Renzi: “Marchionne ha cambiato l’industria del nostro Paese”

Intervista a Matteo Renzi di Francesca Schianchi – La Stampa

Pubblicato il 23 luglio 2018 in Primo piano

«Per me Marchionne è stato un gigante: ha salvato la Fiat quando sembrava impossibile farlo. E ha creato posti di lavoro, non chiacchiere». L`ex premier Matteo Renzi è sempre stato un estimatore del top manager di Fca.

Che rapporto avevate?
 «Di grande libertà: e questo ci ha permesso di dirci le cose in faccia, sempre. A me è servito molto per crescere. Se avevo dubbi su come approcciare i mercati globali, era uno a cui telefonavo per un consiglio».
 
Un rapporto che ha vissuto alti e bassi fin dall`inizio…
 «È vero. Nel 2011 io dissi che nel referendum di Pomigliano avrei votato sì, e fui sommerso dalle critiche da sinistra: una parte di Pd lo identificava col “padrone”, ma il lavoro si crea con l`impresa, non con l`assistenzialismo. Un anno dopo, però, lamentai i ritardi del suo progetto: mi rispose che ero il sindaco di una piccola, povera città. Si scatenò mezza Firenze: fu costretto ad acquistare una pagina sulla Nazione per chiedere scusa. Me lo ha sempre rinfacciato divertito».
 
Da premier, lei andò a visitare gli stabilimenti Fca a Detroit.
 «Sono stato anche a Melfi, Mirafiori, Cassino. E a Detroit, certo. So per esperienza diretta quanto Obama lo stimasse, ma non dimenticherò l`orgoglio dell`italiano che guida la Chrysler: mi ripeteva “si rende conto che questo è il più grande edificio d`America dopo il Pentagono?”. Ero con mia moglie Agnese, che di cognome fa Landini. Lui era in forte contrasto con l`omonimo capo della Fiom; prima di salutarci ci disse: “Ma non è che sua moglie è parente, vero?”».
 
Qualche mese fa però disse che «il Renzi che appoggiavo non l`ho visto da un po’ di tempo». C`è rimasto male?
 «Il giudizio era ingeneroso, ma posso capirlo. La nostra campagna elettorale è stata totalmente sbagliata. Risposi solo con una dichiarazione pubblica: anche se lui aveva cambiato idea su di me, io non avevo cambiato idea su di lui».
 
Vi siete più risentiti dopo quella critica?

Istruzione scritta A
Nei record, riscriva le righe comprese tra quella che contiene "Which in the" e quella che contiene "Answer: pixel 109", entrambe incluse, sostituendo "small tree" con "young tree" e lasciando invariato tutto il resto.

Righe archiviate
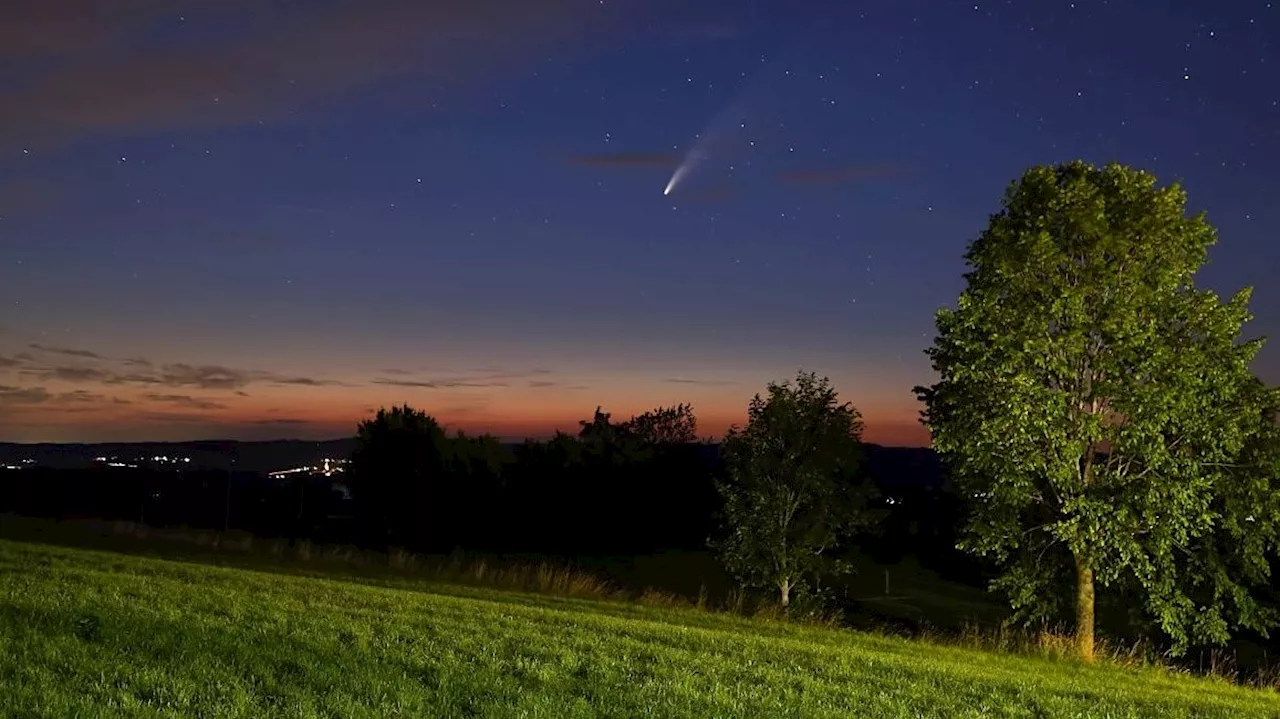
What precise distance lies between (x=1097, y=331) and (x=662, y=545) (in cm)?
6443

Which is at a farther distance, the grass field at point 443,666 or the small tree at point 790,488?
the small tree at point 790,488

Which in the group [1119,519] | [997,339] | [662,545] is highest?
[997,339]

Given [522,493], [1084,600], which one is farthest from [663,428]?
[1084,600]

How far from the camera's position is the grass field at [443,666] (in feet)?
31.4

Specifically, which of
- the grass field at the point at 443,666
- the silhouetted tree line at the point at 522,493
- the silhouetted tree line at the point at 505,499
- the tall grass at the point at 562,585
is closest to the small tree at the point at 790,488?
the tall grass at the point at 562,585

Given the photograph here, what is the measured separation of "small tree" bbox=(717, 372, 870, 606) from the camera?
43.7 meters

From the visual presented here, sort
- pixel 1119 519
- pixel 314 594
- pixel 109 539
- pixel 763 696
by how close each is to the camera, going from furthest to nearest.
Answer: pixel 109 539 → pixel 1119 519 → pixel 314 594 → pixel 763 696

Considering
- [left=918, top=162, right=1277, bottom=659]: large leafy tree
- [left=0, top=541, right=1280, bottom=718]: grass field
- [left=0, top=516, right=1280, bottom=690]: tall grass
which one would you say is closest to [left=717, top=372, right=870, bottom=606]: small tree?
[left=0, top=516, right=1280, bottom=690]: tall grass

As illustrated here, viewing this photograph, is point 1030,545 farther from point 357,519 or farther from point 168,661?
point 357,519

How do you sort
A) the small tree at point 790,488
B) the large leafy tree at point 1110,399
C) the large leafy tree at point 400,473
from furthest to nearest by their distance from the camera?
the large leafy tree at point 400,473
the small tree at point 790,488
the large leafy tree at point 1110,399

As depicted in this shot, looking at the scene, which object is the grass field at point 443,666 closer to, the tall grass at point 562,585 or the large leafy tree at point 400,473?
the tall grass at point 562,585

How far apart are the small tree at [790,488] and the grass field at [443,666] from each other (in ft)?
79.1

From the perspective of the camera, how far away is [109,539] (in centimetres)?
3803

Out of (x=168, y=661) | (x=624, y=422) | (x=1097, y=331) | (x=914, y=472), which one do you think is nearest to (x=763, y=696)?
(x=168, y=661)
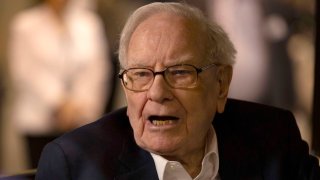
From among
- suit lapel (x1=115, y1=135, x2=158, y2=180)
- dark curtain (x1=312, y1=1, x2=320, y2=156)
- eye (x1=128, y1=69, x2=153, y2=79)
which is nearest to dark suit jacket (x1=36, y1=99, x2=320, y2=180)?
suit lapel (x1=115, y1=135, x2=158, y2=180)

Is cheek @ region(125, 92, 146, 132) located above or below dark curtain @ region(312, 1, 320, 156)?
above

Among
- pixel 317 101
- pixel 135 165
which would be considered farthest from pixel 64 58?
pixel 317 101

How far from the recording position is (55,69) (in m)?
2.19

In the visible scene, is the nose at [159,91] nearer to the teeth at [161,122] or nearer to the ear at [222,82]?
the teeth at [161,122]

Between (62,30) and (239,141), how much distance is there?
3.06ft

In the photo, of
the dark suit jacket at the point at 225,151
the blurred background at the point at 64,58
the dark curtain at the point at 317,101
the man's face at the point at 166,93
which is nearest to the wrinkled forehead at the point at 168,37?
the man's face at the point at 166,93

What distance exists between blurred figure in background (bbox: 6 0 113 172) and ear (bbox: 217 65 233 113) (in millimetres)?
827

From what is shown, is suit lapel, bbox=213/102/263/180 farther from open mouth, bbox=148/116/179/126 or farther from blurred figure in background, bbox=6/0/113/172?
blurred figure in background, bbox=6/0/113/172

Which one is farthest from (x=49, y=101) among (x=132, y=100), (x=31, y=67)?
(x=132, y=100)

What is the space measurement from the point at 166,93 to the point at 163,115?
0.06 metres

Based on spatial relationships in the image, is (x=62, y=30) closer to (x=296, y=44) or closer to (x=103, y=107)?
(x=103, y=107)

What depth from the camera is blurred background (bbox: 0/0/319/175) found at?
214cm

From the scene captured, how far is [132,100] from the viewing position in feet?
4.57

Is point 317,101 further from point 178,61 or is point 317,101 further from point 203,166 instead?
point 178,61
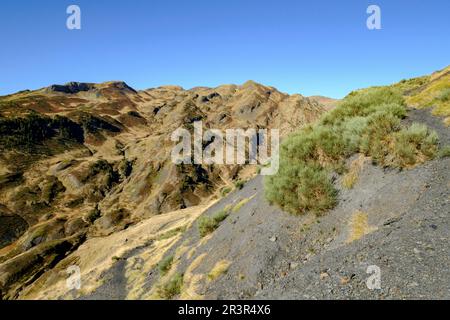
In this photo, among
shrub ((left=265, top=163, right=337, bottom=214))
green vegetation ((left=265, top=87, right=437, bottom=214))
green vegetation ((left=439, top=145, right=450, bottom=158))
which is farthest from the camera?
shrub ((left=265, top=163, right=337, bottom=214))

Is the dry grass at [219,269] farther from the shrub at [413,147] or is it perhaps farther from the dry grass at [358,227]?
the shrub at [413,147]

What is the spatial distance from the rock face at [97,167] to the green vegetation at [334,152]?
85.3ft

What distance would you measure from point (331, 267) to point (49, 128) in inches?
5241

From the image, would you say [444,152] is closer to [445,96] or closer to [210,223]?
[445,96]

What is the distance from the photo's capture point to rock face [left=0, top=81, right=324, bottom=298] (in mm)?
70438

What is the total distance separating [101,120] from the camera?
140 metres

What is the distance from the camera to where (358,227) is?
1220 cm

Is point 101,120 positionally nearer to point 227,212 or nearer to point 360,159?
point 227,212

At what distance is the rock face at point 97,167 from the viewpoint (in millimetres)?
70438

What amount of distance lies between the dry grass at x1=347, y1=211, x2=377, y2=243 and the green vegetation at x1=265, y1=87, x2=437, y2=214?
1.41 m

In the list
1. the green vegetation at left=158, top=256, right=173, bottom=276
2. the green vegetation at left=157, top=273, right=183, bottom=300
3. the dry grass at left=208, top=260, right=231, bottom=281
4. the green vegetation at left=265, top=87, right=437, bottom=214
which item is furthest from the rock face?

Istruzione scritta B
Traduca in inglese questa frase dell'intervista a Matteo Renzi: «La nostra campagna elettorale è stata totalmente sbagliata.»

Risposta A
Which in the group [1119,519] | [997,339] | [662,545] is highest?
[997,339]

Given [522,493], [1084,600], which one is farthest from [663,428]?
[1084,600]

How far from the camera's position is the grass field at [443,666] (in feet)?
31.4

Specifically, which of
- the grass field at the point at 443,666
- the silhouetted tree line at the point at 522,493
- the silhouetted tree line at the point at 505,499
- the tall grass at the point at 562,585
is closest to the young tree at the point at 790,488?
the tall grass at the point at 562,585

Given the photograph here, what is the measured separation of "young tree" bbox=(717, 372, 870, 606) from the camera?
43.7 meters

From the visual presented here, sort
- pixel 1119 519
- pixel 314 594
- pixel 109 539
- pixel 763 696
by how close each is to the camera, going from furthest to nearest.
Answer: pixel 109 539 → pixel 1119 519 → pixel 314 594 → pixel 763 696

Risposta B
Our election campaign was completely wrong.